I conquered the anorexic closet when I had nothing. to. wear.
Next, it’s time. to. pack.
We’ll make it to Amsterdam, eventually. Ya’ know, women just can’t drop everything and run…there’s always too. much. to. do.
Jackie says
You are seriously cracking me up, Mindy! I was laughing from the first to the last in this post. We have to meet in person someday. That’s all there is to it! Let me know if you ever come through Eastern Oregon 🙂 And yep, you can by Stacie and I’s triplet anytime 🙂
Momma Mindy says
Every time I read a post of your homeschool co-op, I long to meet with you ladies. You look like you’re having so much fun. I’m enjoying getting to know them through FB.
Deal!!!!!!!! TRIPLETS! Thanks for stopping by today!
SWEET TEA says
One can never go wrong with a great purple purse!
Rock on!! Love it!!
Momma Mindy says
I never imagined the power you feel carrying an awesome purse!!!!!!!!!!!!
I was also reminded that purple was my favorite color as a young girl and I have been splashing my wardrobe and my toenails with purple this year. Thanks for dropping by. So glad we connected again!
Kathleen Freeman says
Go purple!
Momma Mindy says
Wow! When you said that, I just realized it is the color of the MINNESOTA VIKINGS…no wonder I was drawn to the purse!
Tandis says
Uh oh…. ALMOST all of my t-shirts would qualify for men’s shirts then. =/ 😉
Be comforted, you’re not the only one with a closet that looks anorexic. bleh. I think my closet might be worse. I think it might be dying.
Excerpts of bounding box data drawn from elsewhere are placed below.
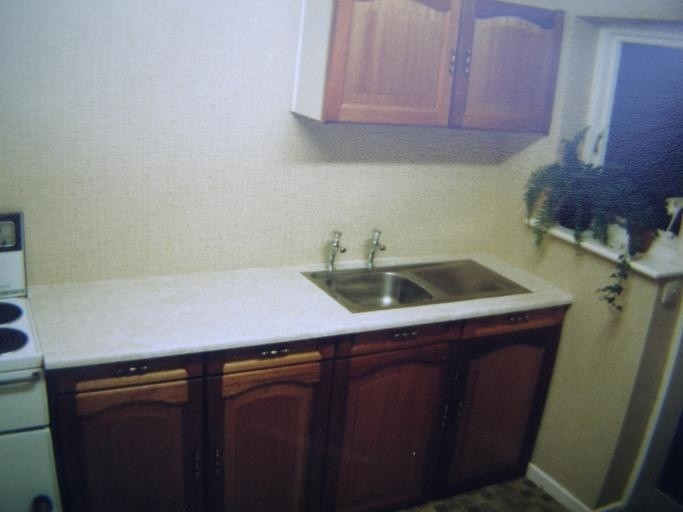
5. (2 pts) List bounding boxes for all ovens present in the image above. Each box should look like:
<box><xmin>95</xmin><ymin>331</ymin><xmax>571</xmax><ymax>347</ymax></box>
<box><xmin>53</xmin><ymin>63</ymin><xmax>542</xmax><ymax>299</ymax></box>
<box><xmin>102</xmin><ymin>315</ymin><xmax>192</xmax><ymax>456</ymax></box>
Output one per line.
<box><xmin>0</xmin><ymin>372</ymin><xmax>63</xmax><ymax>510</ymax></box>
LOVED the purse! Or as I call them, “mom bag”. Sounds so much nicer than “diaper bag” which is what I’m usually hallin’ around. I even saw the plans on how to convert a neat purse like yours into a camera bag. It had instructions how to sew the padding and inserts to divide the space up. It was very cool – if you’re interested I’m sure I could dig up the pattern somewhere.
Momma Mindy says
After a few kids, I realized I could be sporting a diaper bag for a few different decades, the 80’s, 90’s and 00’s, so I also switched to a cute purse.
Now, instead of diapers and wipes, I have to be able to fit a camera and a computer, because when you travel you are only allowed one carry-on. My camera bag only sits at home on the shelf holding my gear now.
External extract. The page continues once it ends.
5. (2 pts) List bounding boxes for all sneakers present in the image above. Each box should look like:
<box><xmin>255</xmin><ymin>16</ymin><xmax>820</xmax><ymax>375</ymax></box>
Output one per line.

I also used to buy little boy t-shirts because I used to be smaller and they were WAY cheaper. Then I realized women’s clothing is designed to fit women, especially women who gained weight and bulk after having multiple children.
Andi says
I had a friend nominate me for “What Not to Wear.”
Seriously.
So, perhaps my nothing. to. wear. beats yours?
Momma Mindy says
C’mon, I bet you have a closet full of adorable SCRUBS!
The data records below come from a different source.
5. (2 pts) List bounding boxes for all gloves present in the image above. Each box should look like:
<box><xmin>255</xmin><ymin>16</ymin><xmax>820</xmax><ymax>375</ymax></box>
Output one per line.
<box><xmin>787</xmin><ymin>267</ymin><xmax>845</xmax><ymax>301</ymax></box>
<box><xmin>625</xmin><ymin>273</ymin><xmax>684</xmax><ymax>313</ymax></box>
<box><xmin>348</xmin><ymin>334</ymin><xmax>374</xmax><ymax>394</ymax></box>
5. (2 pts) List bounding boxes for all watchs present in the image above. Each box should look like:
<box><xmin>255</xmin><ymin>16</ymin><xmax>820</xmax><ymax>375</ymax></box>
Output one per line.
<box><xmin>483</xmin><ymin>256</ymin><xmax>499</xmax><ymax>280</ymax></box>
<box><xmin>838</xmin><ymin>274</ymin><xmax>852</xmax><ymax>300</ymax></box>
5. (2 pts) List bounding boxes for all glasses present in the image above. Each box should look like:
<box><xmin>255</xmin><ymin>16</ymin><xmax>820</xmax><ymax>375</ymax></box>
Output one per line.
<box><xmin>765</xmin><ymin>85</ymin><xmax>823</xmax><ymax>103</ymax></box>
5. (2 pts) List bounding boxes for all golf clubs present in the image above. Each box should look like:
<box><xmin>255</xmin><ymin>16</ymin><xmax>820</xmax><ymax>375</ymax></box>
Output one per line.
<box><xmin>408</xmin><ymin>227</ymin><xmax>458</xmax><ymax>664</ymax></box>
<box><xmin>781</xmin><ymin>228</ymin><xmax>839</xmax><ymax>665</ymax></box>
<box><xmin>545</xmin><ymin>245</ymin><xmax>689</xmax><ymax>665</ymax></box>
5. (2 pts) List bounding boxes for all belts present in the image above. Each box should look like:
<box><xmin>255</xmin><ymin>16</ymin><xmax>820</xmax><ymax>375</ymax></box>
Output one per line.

Why do we do this to ourselves? There’s no rule that says Moms Who Buy Clothing For Children Cannot Buy Clothing For Themselves…it just happens that way.
Kathleen Freeman says
It’s the guilt. Moms Must feel guilty– even about feeling guilty. My relatives used to giggle and look at me with embarrassment when someone mentioned make-overs around me. I’ve figured out a way to make the guilt go away and fatten up the closet. Ask me some time. ; )
Momma Mindy says
Why don’t you guest blog? Most Moms I know have admitted their closets are suffering from malnourishment. You have a secret you are wanting to share…
Dana Kolste says
You have dolls that have awesome wardrobes; I claim that my daughters have better wardrobes. (BTW, writer-lady, was that the proper use of a semi-colon? They intimidate me….). Garage sales just don’t have the same selection for adults (or boys) that they have for little girls. I think the bag is pretty awesome.
Momma Mindy says
It is SO much easier to dress little girls, I agree! Life just feels right when you have the right purse and lipstick, doesn’t it?
Semi-colons? They intimidate me, too. I change my sentence around so I don’t have to use them, but you used it correctly, two sentences that are complete thoughts, but ya’ wanna’ join them together?
Oh – and for casual writing ~ such as a blog~ I use other thingamajiggybobberwinkers!